■ **TASK LIST**:
(a) Answer these questions from the excerpt on committal proceedings:
(i) Which judge made the observations in Hanna v Kearney and Anor?
(ii) According to the first observation, what was the primary aim of the legislative intention?
(iii) In the quoted report, what two costs to individuals are called obvious?
(b) Resume the excerpt on committal proceedings, picking up right after its final sentence.

■ **SOURCE EXTRACT**:
==*==

The phrase was considered in Hanna v Kearney and Anor[7] by Studdert J who made useful observations which can be summarised as follows:-
[7] (1998) 44 NSW LR 618 Supreme Court of New South Wales Administrative Law Division Common Law Division of 28 May 1998.
1.
The primary aim of the legislative intention was to limit the time occupied in Committal Proceedings[8]. Committal Proceedings are not to provide the opportunity for a full dress rehearsal for Trial. Cross-examination is to be eliminated unless it is required in the interests of justice for reasons that are reasons of substance;
[8] This is similar to the position in Queensland as Mr Moynihan QC in his report to the Government which recommended this change to the legislation said in justifying his view that he was not persuaded that an unrestricted right to call and cross-examine witnesses should be retained “There are undoubtedly many benefits to the accused, to the prosecution and the criminal justice system generally from a well prepared and conducted committal hearing. On the other hand there are undoubted effects and costs to the system from unnecessary, inappropriate and wasteful use of the committal: court costs, delay, excessive ‘churning’ through unproductive court events. There are obvious costs to individuals – witnesses who must be available for cross-examine only to be told at the last minute that they are no longer required and excessive legal costs to the accused.”

==*==

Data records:
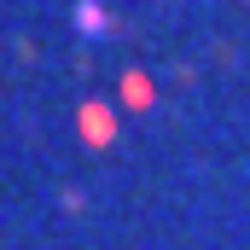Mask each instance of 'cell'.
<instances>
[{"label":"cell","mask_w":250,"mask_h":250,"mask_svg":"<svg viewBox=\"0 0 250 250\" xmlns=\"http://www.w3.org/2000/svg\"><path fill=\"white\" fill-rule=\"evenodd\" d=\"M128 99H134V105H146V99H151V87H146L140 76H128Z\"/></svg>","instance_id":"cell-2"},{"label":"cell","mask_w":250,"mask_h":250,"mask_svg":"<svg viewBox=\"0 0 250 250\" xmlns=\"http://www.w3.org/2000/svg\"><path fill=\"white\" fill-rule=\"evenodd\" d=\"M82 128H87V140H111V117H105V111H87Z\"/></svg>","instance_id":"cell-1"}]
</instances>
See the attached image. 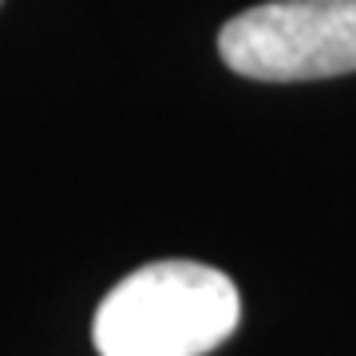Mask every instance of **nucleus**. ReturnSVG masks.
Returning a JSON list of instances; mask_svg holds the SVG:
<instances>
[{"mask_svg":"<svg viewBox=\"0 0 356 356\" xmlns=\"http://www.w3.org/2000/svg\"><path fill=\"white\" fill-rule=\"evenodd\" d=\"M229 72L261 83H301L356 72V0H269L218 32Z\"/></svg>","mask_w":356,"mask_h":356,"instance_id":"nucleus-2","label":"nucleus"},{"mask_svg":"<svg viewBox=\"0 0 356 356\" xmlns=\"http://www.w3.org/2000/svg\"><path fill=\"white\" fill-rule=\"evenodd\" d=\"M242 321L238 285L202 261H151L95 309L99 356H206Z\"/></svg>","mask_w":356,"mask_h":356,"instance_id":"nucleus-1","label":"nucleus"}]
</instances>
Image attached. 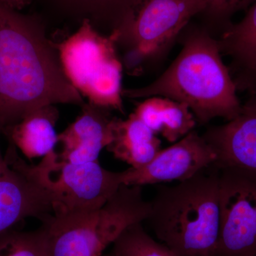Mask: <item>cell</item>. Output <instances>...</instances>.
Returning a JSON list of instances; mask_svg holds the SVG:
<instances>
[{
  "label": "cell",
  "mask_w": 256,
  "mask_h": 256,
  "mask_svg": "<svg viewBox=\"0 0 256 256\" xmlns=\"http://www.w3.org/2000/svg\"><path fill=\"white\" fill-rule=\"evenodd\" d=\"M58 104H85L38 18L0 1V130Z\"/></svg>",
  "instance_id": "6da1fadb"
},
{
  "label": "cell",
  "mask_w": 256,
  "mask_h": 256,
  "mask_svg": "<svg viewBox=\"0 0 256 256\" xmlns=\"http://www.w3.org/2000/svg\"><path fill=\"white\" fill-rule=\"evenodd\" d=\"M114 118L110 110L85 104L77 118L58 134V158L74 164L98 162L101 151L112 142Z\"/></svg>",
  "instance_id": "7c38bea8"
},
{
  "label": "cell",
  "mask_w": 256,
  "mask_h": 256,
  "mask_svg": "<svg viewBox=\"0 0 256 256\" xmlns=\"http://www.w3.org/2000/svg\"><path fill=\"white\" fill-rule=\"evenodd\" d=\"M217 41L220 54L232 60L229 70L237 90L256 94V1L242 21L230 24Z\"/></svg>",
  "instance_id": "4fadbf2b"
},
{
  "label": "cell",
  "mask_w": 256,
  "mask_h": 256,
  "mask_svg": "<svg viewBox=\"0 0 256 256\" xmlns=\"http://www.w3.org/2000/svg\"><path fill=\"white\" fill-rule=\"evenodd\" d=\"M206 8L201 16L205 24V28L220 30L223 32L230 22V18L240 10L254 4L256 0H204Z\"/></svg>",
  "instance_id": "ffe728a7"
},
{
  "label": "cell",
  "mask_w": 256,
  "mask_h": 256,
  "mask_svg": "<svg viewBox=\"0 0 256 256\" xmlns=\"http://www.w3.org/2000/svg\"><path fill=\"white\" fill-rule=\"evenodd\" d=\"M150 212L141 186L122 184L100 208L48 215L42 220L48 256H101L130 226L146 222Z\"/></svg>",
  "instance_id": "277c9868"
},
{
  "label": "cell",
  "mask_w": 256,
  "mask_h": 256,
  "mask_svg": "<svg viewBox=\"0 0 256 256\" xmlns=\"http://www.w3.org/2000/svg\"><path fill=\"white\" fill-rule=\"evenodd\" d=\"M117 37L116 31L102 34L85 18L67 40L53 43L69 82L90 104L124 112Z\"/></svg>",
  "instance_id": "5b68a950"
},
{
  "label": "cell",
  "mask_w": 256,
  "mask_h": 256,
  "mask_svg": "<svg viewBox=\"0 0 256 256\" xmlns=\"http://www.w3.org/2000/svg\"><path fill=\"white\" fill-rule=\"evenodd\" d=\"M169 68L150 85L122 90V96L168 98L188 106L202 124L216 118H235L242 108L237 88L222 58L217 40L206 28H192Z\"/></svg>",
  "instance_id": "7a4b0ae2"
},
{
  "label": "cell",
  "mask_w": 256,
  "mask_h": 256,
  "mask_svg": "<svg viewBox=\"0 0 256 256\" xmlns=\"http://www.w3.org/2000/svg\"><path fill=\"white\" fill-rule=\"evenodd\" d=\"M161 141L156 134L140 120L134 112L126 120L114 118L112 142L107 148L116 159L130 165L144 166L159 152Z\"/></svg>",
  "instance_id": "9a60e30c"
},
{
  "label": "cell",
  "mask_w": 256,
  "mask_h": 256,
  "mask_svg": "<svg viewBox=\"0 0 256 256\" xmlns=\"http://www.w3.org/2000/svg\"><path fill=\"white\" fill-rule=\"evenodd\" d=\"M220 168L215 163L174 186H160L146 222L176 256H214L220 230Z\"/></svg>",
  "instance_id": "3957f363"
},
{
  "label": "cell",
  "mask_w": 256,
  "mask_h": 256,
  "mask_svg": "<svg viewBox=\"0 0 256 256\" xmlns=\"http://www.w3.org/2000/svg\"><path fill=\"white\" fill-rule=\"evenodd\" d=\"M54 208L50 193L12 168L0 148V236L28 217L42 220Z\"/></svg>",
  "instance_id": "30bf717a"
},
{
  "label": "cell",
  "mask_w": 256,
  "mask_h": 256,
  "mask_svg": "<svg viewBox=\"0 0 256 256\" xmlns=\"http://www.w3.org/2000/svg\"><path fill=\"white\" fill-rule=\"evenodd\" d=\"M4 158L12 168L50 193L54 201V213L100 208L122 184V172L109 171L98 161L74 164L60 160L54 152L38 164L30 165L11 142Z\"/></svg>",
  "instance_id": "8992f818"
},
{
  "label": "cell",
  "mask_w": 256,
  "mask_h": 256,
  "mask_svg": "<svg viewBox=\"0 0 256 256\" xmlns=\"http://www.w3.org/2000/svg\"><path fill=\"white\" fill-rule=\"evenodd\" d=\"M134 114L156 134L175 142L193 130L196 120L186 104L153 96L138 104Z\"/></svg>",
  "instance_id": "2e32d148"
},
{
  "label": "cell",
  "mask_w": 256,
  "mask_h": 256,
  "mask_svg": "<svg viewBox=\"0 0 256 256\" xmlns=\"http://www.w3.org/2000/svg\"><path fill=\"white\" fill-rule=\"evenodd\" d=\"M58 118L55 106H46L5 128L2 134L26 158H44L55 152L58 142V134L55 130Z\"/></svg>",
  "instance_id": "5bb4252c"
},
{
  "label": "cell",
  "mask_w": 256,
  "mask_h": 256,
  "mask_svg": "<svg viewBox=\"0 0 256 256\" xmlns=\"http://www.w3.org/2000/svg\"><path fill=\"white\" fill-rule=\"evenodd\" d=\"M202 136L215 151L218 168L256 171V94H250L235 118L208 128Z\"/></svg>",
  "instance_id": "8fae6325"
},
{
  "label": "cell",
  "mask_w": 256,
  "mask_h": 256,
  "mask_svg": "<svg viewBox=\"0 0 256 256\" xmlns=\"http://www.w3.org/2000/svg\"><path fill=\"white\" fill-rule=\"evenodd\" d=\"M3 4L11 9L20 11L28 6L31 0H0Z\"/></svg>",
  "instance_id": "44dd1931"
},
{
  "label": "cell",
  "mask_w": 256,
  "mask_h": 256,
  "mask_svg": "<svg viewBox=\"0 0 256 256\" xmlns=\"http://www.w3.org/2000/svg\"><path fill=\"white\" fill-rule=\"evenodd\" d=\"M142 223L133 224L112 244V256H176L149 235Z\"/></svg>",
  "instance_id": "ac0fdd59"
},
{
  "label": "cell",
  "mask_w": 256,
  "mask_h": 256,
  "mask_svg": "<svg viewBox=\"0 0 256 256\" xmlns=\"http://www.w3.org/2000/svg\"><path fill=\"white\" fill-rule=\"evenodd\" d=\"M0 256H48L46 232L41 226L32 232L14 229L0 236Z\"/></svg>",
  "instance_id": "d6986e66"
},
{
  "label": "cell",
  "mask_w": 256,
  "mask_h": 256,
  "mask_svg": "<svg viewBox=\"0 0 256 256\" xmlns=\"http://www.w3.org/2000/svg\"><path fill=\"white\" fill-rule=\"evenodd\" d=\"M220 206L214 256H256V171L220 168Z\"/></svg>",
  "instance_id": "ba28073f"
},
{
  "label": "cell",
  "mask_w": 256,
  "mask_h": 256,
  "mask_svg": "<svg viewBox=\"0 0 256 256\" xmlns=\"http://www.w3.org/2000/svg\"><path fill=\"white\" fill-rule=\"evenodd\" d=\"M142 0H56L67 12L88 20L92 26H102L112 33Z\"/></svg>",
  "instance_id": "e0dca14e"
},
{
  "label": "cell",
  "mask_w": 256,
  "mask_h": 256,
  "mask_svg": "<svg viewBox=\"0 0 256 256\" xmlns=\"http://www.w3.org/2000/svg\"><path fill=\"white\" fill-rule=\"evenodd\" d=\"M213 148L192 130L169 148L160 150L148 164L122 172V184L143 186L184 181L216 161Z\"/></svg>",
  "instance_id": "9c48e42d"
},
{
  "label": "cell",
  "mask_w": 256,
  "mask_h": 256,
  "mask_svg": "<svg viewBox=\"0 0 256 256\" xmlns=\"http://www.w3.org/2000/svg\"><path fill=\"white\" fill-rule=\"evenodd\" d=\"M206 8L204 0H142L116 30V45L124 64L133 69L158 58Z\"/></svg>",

==*==

■ **RESULTS IN ORDER**:
(a)
(i) Studdert J.
(ii) To limit the time occupied in Committal Proceedings.
(iii) Witnesses who must be available for cross-examination only to be told at the last minute that they are no longer required, and excessive legal costs to the accused.

(b)
2.
There can be no rigid or exhaustive definition of what constitutes “substantial reasons”. The Application to cross-examine requires identification and consideration of the objective of the cross-examiner and the frame work of the Prosecution case. His Honour said that to require a witness to be cross-examined without a definite aim but in the hope of eliciting some evidence that might prove to be useful to the Defence would not constitute “substantial reasons”;
3.
It would be wrong to limit substantial reasons to situations where cross-examination is likely to result in the discharge of the Defendant or establish grounds for a no true bill application or to limit it to situations where such cross-examination is likely to substantially undermine the credit of an important witness. “Substantial reasons” may also be found elsewhere.
4.
On any such application to cross-examine a witness the fundamental objective of committal proceedings must be born in mind; namely the objective of facilitating a fair trial. His Honour went on to say that this may mean that there are substantial reasons for requiring a witness for cross-examination for a proper understanding of the nature of the Prosecution case or for an understanding of the basis of a relative opinion held by a witness. His Honour said that these examples were not meant to be exhaustive.
5.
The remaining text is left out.